A Matter of Scale
Ashlee Ford
(page 2 of 4)
A natural enzyme that breaks down cellulose plant fibers. Click image for a larger view with more information. |
Ford contributed much to the project, including constructing and testing model structures, running the molecular dynamics simulations and analyzing the results. She even got to use New York Blue, Brookhaven’s IBM Blue Gene/L supercomputer. “I was there for opening day, and it was really cool to be part of that,” she says.
The Brookhaven researchers gave her plenty of time and latitude, Ford says. “They were great with encouragement and giving me individual attention if I needed help,” she adds.
Davenport is just as enthusiastic about Ford’s abilities. “I was impressed with her hard work and quick learning ability,” he wrote in an evaluation. “I would be happy to have her back.”

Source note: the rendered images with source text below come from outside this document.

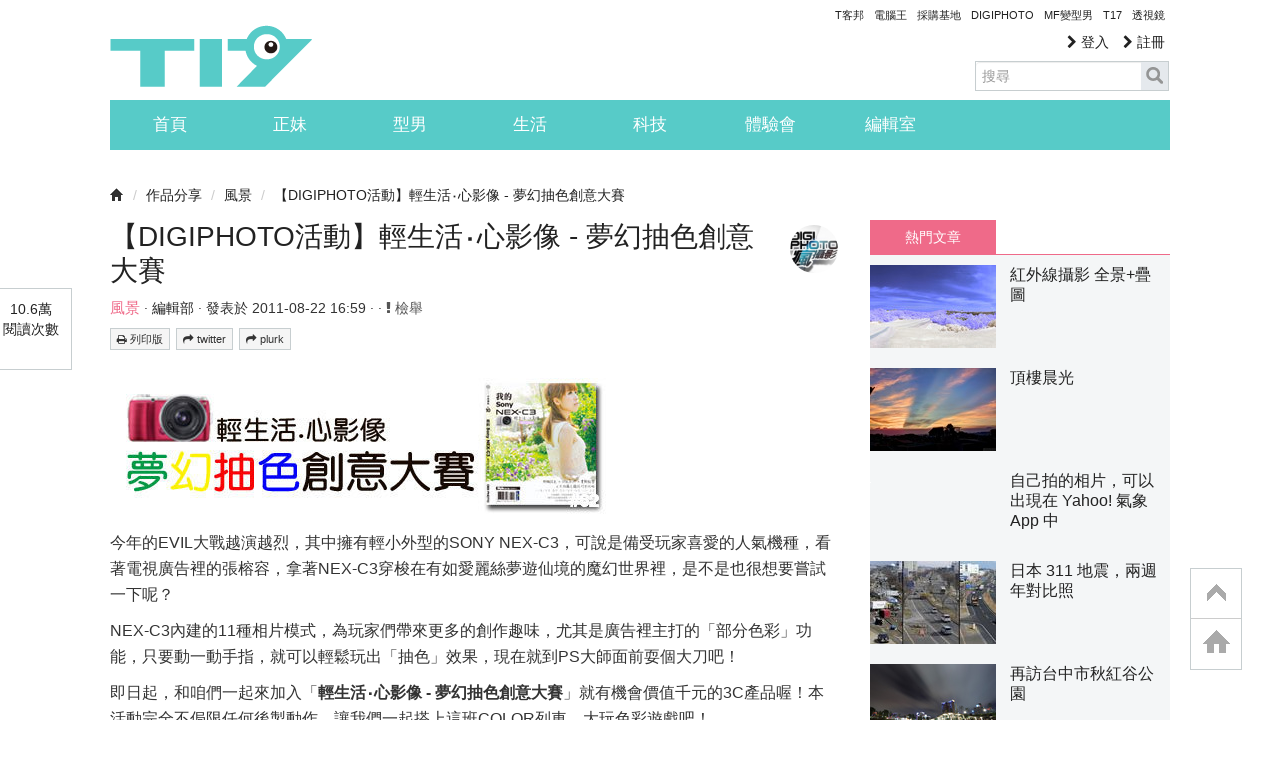

--- FILE ---
content_type: text/html; charset=utf-8
request_url: https://www.google.com/recaptcha/api2/aframe
body_size: 266
content:
<!DOCTYPE HTML><html><head><meta http-equiv="content-type" content="text/html; charset=UTF-8"></head><body><script nonce="EGL59hrvyRj87rytrS8cig">/** Anti-fraud and anti-abuse applications only. See google.com/recaptcha */ try{var clients={'sodar':'https://pagead2.googlesyndication.com/pagead/sodar?'};window.addEventListener("message",function(a){try{if(a.source===window.parent){var b=JSON.parse(a.data);var c=clients[b['id']];if(c){var d=document.createElement('img');d.src=c+b['params']+'&rc='+(localStorage.getItem("rc::a")?sessionStorage.getItem("rc::b"):"");window.document.body.appendChild(d);sessionStorage.setItem("rc::e",parseInt(sessionStorage.getItem("rc::e")||0)+1);localStorage.setItem("rc::h",'1768452068143');}}}catch(b){}});window.parent.postMessage("_grecaptcha_ready", "*");}catch(b){}</script></body></html>

--- FILE ---
content_type: application/javascript; charset=utf-8
request_url: https://fundingchoicesmessages.google.com/f/AGSKWxV9juYTOTIuMtPWivVWJdVnf0GDqxgPoetzdNmhmQAeqyEV9b7EHf_2T-RFUDYldT7AQztmeu1732VEklShEsXn76M0ZJM_movX6SUTo-sz8hUthx7HGXHFXLEFnxf4iJ3a3NyfZhqIE4H-cg3HMXq17zNpD00KMTd6cqsLgISCoJ-w44RHCi8I_2C4/_/clicksor./adcontroller./pop_ad./ads160x600px./leftads.
body_size: -1292
content:
window['779777ab-f84b-4a0e-8614-9887fc9e8912'] = true;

The practicum experience “helped make me more multidisciplinary, and that’s the point,” Ford says. “It also showed me that I can apply many of the things I’m working on in graduate school to any problem in engineering and modeling.”
School
Ford discovered mathematical modeling as an undergraduate chemical engineering major at the University of Oklahoma. It interested her for the most practical of reasons: “When you model reactions, you’re not wasting chemicals and you’re not wasting time by running experiments over and over again,” she says.